#### Task data
====================
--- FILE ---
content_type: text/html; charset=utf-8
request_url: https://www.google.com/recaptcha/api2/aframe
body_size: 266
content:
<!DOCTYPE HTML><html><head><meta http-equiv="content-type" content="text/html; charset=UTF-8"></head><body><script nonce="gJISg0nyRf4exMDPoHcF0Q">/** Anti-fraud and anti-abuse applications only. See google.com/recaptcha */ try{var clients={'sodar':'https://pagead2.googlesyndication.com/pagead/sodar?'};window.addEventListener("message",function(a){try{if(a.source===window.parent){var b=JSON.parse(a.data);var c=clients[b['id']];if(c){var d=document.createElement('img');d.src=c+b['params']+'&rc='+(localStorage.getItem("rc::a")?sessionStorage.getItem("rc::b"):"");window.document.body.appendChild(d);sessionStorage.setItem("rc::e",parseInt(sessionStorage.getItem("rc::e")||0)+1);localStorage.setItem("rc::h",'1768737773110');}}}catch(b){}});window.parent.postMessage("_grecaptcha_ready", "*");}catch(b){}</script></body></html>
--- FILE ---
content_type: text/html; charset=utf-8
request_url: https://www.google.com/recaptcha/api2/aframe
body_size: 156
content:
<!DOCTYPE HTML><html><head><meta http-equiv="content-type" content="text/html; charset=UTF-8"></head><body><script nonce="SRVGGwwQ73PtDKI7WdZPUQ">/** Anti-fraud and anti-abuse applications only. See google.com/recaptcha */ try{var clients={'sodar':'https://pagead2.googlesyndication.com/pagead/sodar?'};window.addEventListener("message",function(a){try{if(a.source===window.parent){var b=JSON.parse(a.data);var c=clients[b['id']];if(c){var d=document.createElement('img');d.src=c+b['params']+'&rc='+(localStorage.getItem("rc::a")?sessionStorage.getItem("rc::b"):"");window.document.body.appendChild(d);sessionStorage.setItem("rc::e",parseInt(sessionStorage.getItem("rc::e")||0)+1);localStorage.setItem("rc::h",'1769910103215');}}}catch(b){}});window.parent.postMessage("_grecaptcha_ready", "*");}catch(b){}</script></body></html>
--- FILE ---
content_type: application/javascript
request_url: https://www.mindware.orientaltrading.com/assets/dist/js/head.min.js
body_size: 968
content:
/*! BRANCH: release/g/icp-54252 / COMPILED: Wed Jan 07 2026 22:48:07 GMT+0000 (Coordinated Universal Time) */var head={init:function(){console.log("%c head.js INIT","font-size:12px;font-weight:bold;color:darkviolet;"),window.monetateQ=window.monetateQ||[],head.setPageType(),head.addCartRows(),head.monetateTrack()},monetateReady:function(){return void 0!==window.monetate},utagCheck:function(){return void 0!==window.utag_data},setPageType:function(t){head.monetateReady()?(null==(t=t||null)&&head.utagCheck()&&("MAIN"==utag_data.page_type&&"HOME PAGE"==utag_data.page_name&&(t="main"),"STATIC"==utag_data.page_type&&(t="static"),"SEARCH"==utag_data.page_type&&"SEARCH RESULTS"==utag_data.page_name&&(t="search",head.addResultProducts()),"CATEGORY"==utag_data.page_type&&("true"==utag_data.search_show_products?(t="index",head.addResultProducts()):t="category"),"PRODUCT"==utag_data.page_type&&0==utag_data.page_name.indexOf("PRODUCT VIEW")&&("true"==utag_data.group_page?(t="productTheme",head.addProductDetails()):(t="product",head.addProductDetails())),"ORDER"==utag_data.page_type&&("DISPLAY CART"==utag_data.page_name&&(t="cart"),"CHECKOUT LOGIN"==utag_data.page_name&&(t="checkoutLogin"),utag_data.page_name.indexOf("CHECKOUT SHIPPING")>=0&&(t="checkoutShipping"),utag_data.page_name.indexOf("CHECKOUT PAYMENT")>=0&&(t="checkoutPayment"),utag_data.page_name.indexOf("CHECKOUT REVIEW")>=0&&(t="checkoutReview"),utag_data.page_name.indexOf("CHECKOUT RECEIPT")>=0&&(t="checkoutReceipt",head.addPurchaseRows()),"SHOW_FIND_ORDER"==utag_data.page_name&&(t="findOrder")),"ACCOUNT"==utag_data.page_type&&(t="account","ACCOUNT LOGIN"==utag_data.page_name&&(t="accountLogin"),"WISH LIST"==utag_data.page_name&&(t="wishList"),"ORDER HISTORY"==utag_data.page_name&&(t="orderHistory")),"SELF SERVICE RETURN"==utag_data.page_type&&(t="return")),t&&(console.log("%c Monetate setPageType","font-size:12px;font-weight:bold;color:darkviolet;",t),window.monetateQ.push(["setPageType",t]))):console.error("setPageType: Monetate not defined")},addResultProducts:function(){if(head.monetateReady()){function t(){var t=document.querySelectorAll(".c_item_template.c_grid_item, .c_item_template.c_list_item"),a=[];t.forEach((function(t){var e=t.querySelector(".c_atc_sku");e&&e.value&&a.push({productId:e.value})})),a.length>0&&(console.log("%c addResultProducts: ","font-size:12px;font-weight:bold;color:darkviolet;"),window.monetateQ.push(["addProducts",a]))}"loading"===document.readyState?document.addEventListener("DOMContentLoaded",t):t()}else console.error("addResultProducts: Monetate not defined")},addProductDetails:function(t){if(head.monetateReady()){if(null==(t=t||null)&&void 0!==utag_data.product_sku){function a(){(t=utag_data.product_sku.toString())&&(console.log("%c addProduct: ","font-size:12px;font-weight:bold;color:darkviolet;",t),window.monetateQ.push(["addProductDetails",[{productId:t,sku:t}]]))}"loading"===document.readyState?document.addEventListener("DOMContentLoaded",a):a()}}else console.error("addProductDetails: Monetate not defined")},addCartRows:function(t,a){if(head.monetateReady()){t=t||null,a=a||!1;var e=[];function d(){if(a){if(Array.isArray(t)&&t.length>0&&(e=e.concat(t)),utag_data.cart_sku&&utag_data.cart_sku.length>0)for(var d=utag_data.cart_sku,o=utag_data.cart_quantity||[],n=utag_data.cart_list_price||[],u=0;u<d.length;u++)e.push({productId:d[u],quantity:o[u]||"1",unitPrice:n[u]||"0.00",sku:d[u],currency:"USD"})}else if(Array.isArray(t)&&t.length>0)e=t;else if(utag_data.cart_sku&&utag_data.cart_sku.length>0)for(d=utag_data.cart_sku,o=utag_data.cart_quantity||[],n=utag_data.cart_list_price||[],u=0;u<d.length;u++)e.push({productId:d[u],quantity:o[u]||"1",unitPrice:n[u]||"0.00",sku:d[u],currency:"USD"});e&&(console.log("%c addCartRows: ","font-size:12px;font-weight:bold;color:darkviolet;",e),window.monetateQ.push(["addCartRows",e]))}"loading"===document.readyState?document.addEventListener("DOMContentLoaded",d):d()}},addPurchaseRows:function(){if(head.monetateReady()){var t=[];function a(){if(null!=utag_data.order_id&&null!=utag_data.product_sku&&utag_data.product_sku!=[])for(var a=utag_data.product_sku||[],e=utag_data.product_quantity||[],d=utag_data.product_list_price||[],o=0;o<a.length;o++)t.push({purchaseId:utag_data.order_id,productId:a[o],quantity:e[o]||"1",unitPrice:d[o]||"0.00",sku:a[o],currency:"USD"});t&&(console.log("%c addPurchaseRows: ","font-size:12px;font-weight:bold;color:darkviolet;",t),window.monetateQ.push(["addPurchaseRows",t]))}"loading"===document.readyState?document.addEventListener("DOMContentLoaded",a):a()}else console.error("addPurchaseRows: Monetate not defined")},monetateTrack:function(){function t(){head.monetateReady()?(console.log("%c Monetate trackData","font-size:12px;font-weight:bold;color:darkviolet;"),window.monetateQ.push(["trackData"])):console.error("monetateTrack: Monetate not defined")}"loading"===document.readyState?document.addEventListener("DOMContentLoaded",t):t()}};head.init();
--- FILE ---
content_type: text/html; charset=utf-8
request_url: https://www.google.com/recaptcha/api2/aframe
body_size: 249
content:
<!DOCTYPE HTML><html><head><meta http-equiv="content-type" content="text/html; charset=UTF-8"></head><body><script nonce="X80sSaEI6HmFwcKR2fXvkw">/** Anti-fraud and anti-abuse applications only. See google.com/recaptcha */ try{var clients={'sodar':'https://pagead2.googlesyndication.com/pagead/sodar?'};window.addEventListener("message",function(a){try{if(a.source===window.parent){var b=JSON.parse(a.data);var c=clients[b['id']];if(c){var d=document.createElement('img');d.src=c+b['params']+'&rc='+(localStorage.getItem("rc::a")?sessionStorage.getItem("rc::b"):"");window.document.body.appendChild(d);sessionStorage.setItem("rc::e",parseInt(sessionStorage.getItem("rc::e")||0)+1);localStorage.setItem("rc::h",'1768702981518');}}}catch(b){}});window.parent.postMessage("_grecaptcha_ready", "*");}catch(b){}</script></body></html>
====================
The result consists of the line with "body_size: 249" through the last line of the entries above, repeated exactly and with nothing else.

body_size: 249
content:
<!DOCTYPE HTML><html><head><meta http-equiv="content-type" content="text/html; charset=UTF-8"></head><body><script nonce="X80sSaEI6HmFwcKR2fXvkw">/** Anti-fraud and anti-abuse applications only. See google.com/recaptcha */ try{var clients={'sodar':'https://pagead2.googlesyndication.com/pagead/sodar?'};window.addEventListener("message",function(a){try{if(a.source===window.parent){var b=JSON.parse(a.data);var c=clients[b['id']];if(c){var d=document.createElement('img');d.src=c+b['params']+'&rc='+(localStorage.getItem("rc::a")?sessionStorage.getItem("rc::b"):"");window.document.body.appendChild(d);sessionStorage.setItem("rc::e",parseInt(sessionStorage.getItem("rc::e")||0)+1);localStorage.setItem("rc::h",'1768702981518');}}}catch(b){}});window.parent.postMessage("_grecaptcha_ready", "*");}catch(b){}</script></body></html>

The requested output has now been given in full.